*EXERCISE*: Lines before the one containing "Cygne chanteur (Lac de Grand Lieu)" are left out; that line and every line after it, through the end of the records, are to be reproduced exactly.

*PROVIDED INFORMATION*:
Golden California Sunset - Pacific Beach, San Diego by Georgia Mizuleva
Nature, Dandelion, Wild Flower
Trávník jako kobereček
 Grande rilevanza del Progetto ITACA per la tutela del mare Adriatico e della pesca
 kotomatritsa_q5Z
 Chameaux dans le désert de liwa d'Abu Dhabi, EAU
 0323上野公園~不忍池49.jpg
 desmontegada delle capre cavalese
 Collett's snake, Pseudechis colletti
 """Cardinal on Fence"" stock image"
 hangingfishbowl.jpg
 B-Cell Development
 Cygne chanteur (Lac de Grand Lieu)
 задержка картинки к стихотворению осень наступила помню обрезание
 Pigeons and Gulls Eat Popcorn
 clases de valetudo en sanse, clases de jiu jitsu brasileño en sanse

*EXERCISE RESPONSE*:
 Cygne chanteur (Lac de Grand Lieu)
 задержка картинки к стихотворению осень наступила помню обрезание
 Pigeons and Gulls Eat Popcorn
 clases de valetudo en sanse, clases de jiu jitsu brasileño en sanse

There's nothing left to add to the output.